* **Written request**: Set down exactly the lines that run from the line with "Does pixel 13" to the end of the data, and nothing else.

** Start Material provided **

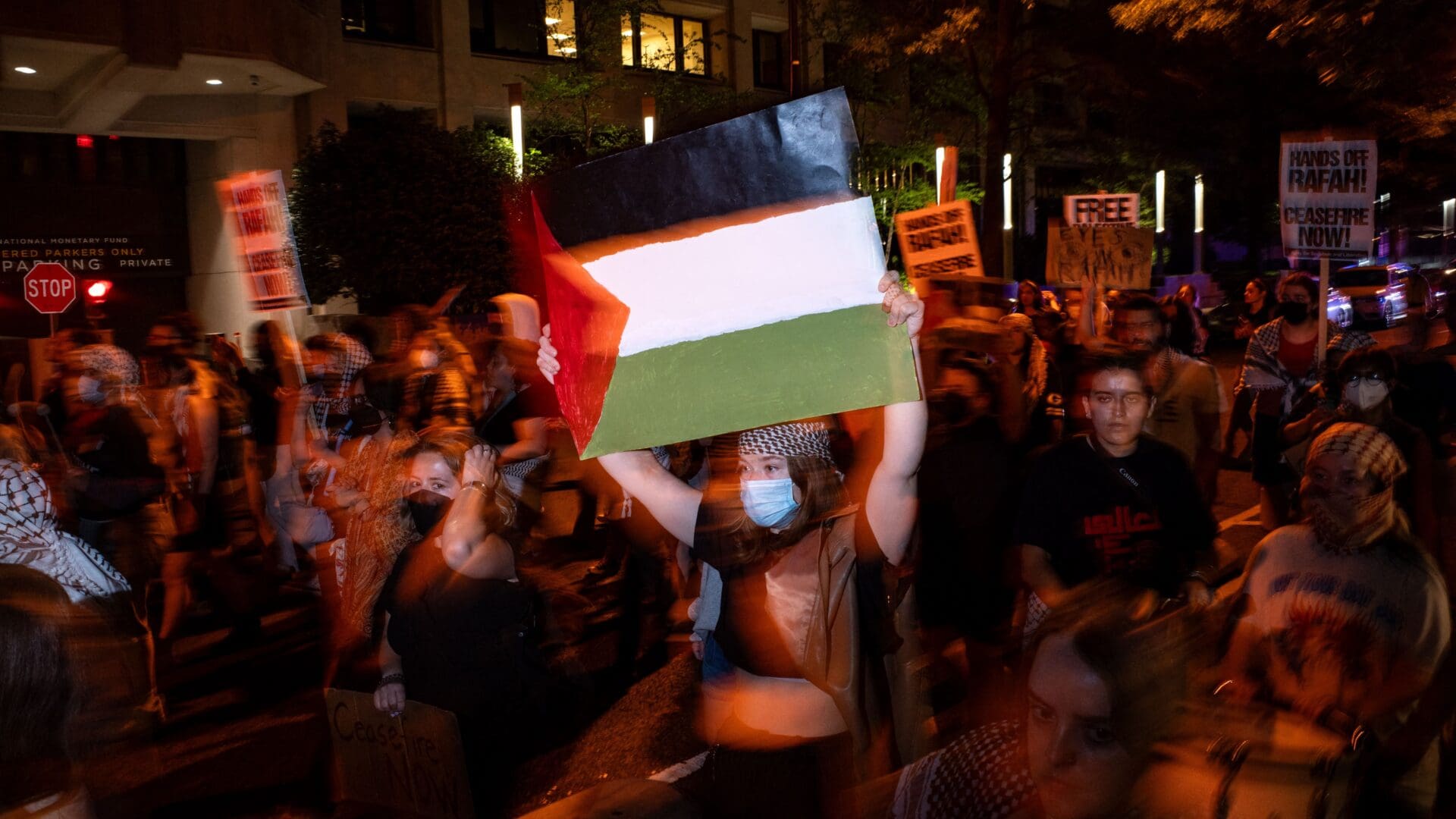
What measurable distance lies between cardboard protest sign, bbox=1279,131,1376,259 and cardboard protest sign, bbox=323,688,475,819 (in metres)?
7.22

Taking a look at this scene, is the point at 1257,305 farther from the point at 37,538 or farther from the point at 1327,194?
the point at 37,538

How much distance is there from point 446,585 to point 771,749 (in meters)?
1.22

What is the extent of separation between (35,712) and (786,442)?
1.75 metres

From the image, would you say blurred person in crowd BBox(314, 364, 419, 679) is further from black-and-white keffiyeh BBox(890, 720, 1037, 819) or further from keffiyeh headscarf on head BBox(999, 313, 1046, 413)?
keffiyeh headscarf on head BBox(999, 313, 1046, 413)

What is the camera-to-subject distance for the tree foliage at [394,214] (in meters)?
18.4

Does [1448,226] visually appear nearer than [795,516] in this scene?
No

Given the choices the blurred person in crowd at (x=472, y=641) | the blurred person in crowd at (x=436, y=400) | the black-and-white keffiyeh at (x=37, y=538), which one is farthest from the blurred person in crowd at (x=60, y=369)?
the blurred person in crowd at (x=472, y=641)

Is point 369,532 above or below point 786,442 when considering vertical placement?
below

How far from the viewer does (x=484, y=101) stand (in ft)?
77.0

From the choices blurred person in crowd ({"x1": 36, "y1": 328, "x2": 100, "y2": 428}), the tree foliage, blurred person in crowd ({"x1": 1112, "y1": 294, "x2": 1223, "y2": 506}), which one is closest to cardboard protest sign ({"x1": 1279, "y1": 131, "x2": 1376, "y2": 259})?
blurred person in crowd ({"x1": 1112, "y1": 294, "x2": 1223, "y2": 506})

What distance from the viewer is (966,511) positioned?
4730mm

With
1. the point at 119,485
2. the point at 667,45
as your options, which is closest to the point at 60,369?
the point at 119,485

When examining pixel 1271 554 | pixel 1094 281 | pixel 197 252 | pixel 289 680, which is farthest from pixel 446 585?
pixel 197 252

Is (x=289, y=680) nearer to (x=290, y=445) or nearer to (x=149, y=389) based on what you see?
(x=290, y=445)
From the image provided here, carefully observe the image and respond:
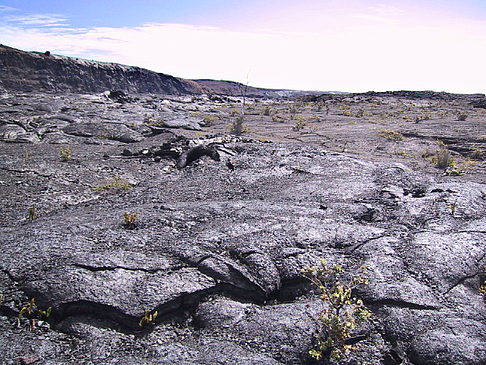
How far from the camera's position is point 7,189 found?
6.85 metres

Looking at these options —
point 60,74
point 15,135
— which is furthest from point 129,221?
point 60,74

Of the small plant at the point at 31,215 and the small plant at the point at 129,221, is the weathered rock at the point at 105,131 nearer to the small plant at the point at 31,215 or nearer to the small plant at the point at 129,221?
the small plant at the point at 31,215

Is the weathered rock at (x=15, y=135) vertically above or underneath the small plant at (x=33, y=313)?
above

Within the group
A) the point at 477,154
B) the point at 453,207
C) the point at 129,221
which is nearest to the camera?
the point at 129,221

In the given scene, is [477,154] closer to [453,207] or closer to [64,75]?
[453,207]

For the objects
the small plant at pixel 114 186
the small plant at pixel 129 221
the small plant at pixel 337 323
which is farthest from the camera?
the small plant at pixel 114 186

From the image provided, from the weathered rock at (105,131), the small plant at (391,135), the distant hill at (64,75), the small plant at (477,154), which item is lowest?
the weathered rock at (105,131)

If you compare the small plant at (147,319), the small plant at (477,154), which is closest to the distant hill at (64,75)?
the small plant at (477,154)

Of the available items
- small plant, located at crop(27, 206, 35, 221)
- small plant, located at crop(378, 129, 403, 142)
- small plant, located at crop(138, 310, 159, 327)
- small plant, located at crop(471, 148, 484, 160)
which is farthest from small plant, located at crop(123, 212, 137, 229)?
small plant, located at crop(378, 129, 403, 142)

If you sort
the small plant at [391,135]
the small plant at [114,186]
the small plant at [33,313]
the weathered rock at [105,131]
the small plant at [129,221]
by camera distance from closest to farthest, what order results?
the small plant at [33,313] → the small plant at [129,221] → the small plant at [114,186] → the weathered rock at [105,131] → the small plant at [391,135]

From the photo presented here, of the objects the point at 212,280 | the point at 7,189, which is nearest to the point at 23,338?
the point at 212,280

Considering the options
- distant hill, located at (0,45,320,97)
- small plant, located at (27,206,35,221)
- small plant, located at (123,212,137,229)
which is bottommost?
small plant, located at (27,206,35,221)

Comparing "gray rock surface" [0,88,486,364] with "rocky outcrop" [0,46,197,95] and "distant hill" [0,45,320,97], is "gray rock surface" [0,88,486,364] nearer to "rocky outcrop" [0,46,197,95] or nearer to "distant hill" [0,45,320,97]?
"rocky outcrop" [0,46,197,95]

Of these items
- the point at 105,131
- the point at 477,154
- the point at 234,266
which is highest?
the point at 477,154
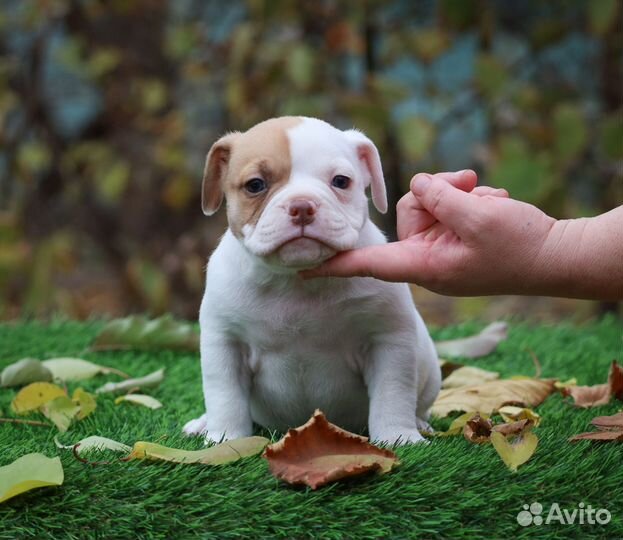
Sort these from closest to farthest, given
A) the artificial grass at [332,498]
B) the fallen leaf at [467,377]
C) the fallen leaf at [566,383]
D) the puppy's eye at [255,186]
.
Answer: the artificial grass at [332,498] → the puppy's eye at [255,186] → the fallen leaf at [566,383] → the fallen leaf at [467,377]

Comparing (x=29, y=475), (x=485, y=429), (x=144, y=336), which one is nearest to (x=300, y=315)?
(x=485, y=429)

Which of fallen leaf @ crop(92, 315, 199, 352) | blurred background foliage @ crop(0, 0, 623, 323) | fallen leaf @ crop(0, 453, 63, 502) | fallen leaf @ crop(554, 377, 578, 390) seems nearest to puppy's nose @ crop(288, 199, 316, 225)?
fallen leaf @ crop(0, 453, 63, 502)

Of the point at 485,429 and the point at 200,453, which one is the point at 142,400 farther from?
the point at 485,429

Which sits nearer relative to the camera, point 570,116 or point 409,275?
point 409,275

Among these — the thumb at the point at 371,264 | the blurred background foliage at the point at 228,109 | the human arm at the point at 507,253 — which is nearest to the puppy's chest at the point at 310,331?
the thumb at the point at 371,264

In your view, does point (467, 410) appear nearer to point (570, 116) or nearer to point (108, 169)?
point (570, 116)

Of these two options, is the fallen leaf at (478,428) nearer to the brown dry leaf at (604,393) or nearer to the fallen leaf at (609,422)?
the fallen leaf at (609,422)

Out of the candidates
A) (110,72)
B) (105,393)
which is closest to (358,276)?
(105,393)
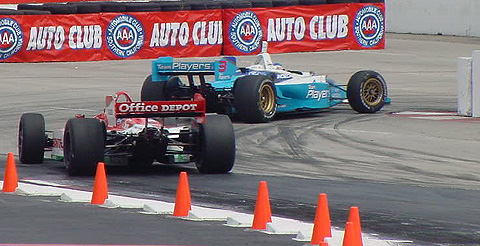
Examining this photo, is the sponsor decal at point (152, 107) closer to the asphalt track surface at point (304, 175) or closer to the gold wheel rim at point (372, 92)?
the asphalt track surface at point (304, 175)

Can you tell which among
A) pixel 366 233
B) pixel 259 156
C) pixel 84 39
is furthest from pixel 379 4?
pixel 366 233

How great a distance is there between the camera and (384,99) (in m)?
22.3

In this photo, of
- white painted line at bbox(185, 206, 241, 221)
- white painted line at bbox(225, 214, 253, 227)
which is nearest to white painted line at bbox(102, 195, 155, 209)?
white painted line at bbox(185, 206, 241, 221)

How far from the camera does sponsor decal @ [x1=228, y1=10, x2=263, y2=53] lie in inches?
1359

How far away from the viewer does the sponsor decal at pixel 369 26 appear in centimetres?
3622

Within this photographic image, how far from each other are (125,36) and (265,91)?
13.0 m

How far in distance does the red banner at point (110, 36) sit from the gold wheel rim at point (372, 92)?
1207cm

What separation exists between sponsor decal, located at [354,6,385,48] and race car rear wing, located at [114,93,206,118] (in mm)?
22421

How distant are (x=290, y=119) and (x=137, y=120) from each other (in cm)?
698

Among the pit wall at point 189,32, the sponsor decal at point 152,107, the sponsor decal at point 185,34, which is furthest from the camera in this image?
the sponsor decal at point 185,34

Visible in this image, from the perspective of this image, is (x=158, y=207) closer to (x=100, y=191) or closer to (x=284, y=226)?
(x=100, y=191)

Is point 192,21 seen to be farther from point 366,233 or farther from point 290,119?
point 366,233

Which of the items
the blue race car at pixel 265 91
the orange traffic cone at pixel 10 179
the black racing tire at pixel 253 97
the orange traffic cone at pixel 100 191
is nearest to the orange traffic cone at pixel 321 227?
the orange traffic cone at pixel 100 191

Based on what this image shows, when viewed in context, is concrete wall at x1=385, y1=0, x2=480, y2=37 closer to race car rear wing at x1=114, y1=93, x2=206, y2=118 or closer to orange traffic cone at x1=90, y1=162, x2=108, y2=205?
race car rear wing at x1=114, y1=93, x2=206, y2=118
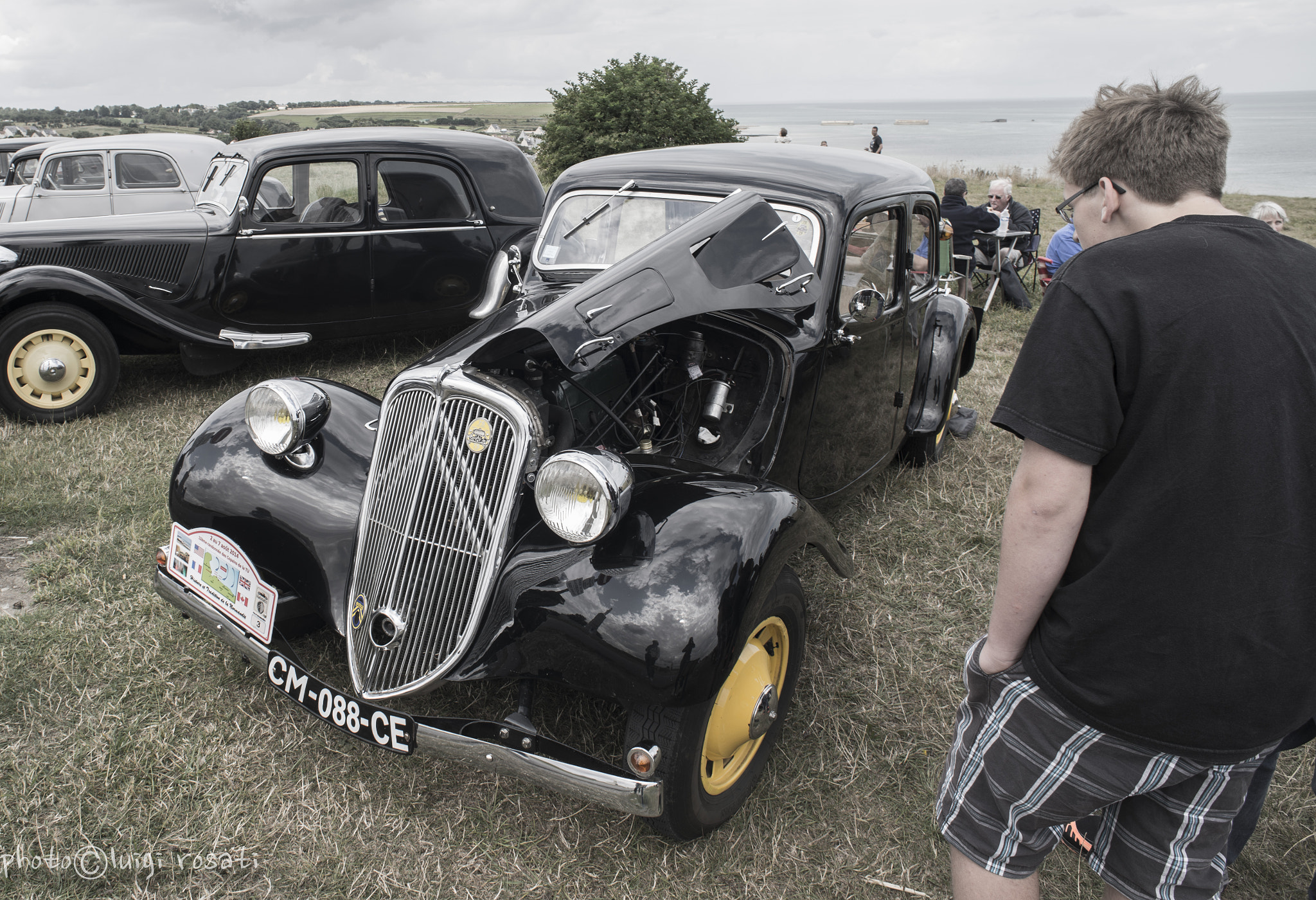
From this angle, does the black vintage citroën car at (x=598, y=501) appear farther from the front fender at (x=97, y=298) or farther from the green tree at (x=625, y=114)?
the green tree at (x=625, y=114)

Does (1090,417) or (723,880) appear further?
(723,880)

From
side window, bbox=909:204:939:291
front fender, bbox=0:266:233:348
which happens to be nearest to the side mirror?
side window, bbox=909:204:939:291

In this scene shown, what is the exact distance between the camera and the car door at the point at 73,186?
904cm

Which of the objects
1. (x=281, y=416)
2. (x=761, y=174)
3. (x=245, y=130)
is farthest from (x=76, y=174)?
(x=245, y=130)

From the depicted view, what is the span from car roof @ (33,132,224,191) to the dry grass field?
740 centimetres

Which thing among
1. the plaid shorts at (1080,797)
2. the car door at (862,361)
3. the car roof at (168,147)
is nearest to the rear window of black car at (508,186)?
the car door at (862,361)

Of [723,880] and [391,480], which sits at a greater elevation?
[391,480]

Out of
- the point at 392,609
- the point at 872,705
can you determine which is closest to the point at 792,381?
the point at 872,705

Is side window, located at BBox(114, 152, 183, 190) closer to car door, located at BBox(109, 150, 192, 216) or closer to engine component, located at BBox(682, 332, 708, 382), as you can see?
car door, located at BBox(109, 150, 192, 216)

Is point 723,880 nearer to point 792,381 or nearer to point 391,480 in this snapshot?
point 391,480

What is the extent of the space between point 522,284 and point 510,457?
1610 mm

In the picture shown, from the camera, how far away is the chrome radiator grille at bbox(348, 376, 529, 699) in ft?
7.23

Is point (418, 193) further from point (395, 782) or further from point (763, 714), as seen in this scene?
point (763, 714)

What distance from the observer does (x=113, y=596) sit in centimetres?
323
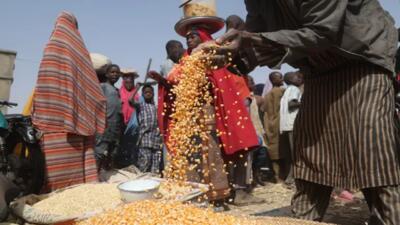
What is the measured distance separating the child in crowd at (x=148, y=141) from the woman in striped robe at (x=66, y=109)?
202 centimetres

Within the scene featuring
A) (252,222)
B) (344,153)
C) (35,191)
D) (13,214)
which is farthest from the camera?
(35,191)

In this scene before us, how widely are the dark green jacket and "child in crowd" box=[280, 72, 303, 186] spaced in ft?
13.9

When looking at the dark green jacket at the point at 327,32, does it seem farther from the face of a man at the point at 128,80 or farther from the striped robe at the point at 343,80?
the face of a man at the point at 128,80

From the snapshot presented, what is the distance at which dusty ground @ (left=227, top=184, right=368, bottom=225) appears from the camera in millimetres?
3826

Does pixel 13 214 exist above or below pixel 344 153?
below

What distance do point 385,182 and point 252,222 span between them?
759mm

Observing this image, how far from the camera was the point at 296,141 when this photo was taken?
289 cm

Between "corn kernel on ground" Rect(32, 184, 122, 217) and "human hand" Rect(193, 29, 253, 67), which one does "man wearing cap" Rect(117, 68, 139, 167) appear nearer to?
"corn kernel on ground" Rect(32, 184, 122, 217)

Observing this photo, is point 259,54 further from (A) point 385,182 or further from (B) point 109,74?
(B) point 109,74

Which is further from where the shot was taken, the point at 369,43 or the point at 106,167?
the point at 106,167

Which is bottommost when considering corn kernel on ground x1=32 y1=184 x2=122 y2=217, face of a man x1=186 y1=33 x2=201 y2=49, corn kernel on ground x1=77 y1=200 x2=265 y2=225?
corn kernel on ground x1=32 y1=184 x2=122 y2=217

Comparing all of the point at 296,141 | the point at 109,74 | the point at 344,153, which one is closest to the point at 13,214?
the point at 296,141

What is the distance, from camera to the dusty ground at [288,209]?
383 cm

** End Material provided **

* **Reply**:
Does pixel 13 214 exist above or below pixel 344 153?
below

What distance do point 385,182 and point 252,222 span between them?
759mm

Observing this image, how far from the camera was the point at 296,141 when this photo was taken?
289 cm

Between "corn kernel on ground" Rect(32, 184, 122, 217) and "human hand" Rect(193, 29, 253, 67), which one does "man wearing cap" Rect(117, 68, 139, 167) appear nearer to?
"corn kernel on ground" Rect(32, 184, 122, 217)

Observing this photo, is point 259,54 further from (A) point 385,182 or further from (B) point 109,74?
(B) point 109,74

Which is further from where the shot was taken, the point at 369,43 or the point at 106,167?
the point at 106,167

Which is bottommost when considering corn kernel on ground x1=32 y1=184 x2=122 y2=217, face of a man x1=186 y1=33 x2=201 y2=49, corn kernel on ground x1=77 y1=200 x2=265 y2=225?
corn kernel on ground x1=32 y1=184 x2=122 y2=217

Comparing all of the point at 296,141 | the point at 109,74 | the point at 344,153, which one is closest to the point at 13,214?
the point at 296,141

What is the distance, from camera to the dusty ground at [288,209]?
383 cm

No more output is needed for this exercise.